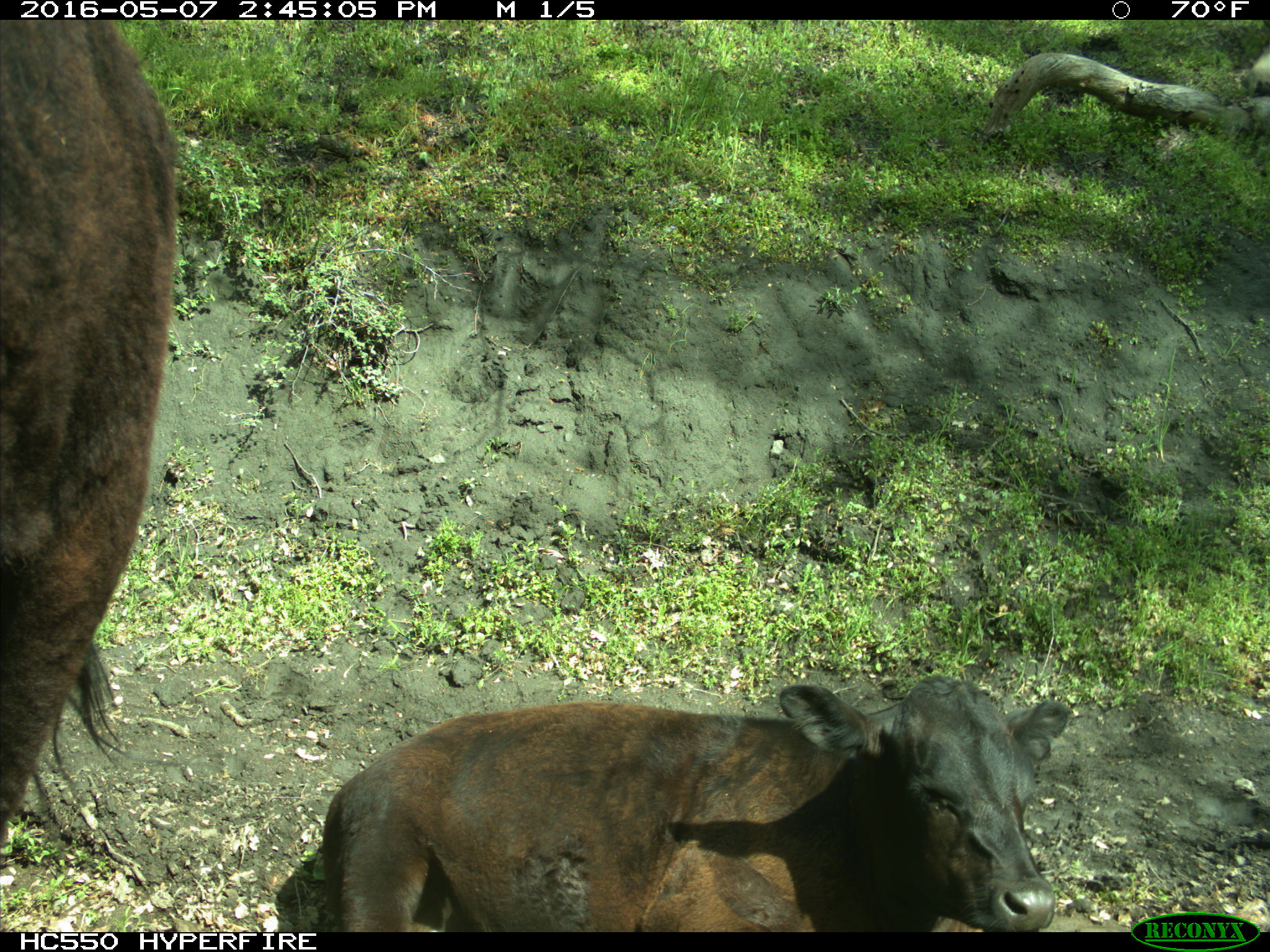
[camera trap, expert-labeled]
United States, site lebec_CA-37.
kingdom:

==

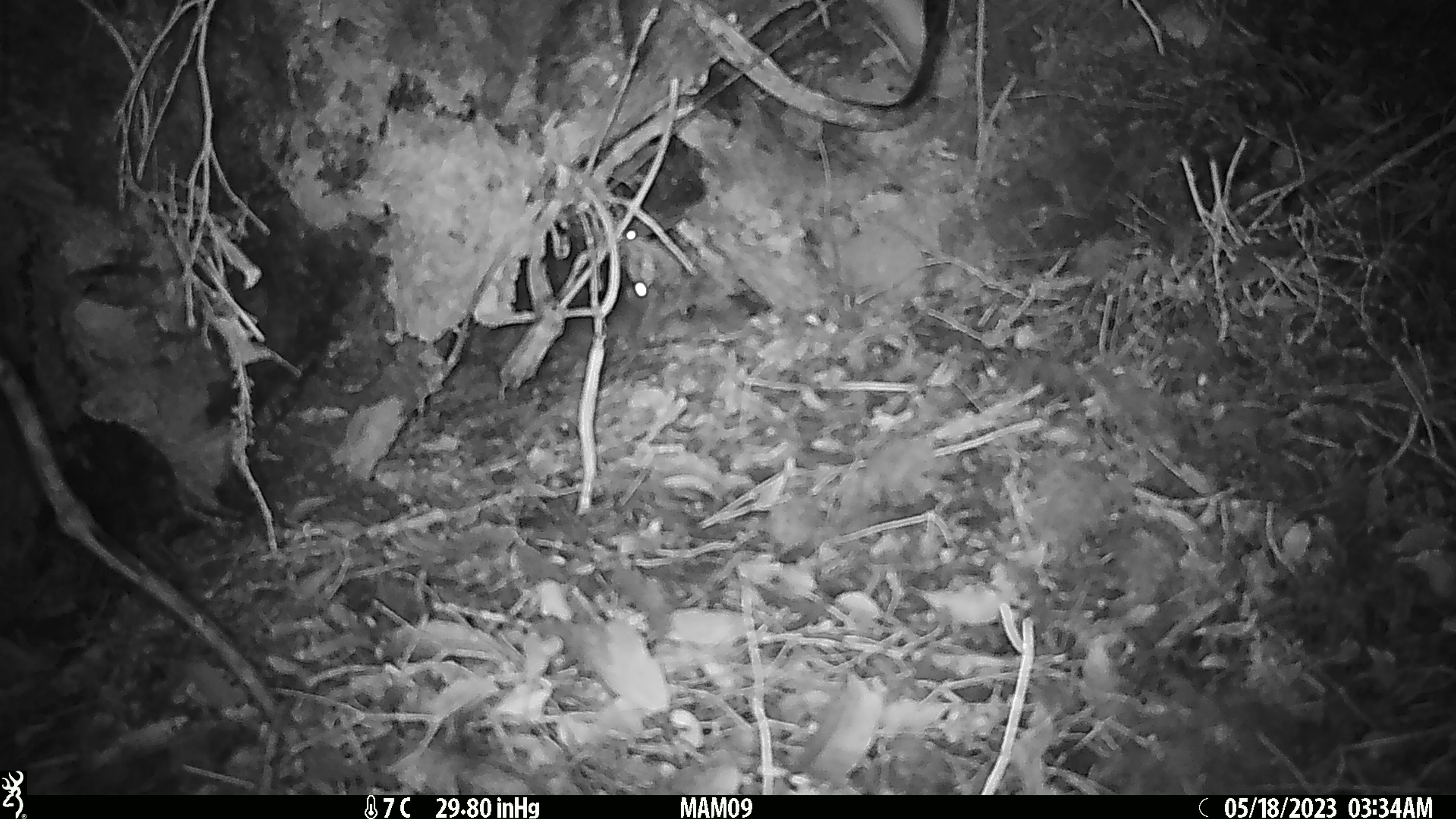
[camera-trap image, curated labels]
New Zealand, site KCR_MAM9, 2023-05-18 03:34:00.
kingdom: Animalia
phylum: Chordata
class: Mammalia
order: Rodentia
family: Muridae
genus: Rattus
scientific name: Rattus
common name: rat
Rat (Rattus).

- **Your objective**
Search the records above for the string "trap". Copy every line that contains it.

- **Response to this exercise**
[camera trap, expert-labeled]
[camera-trap image, curated labels]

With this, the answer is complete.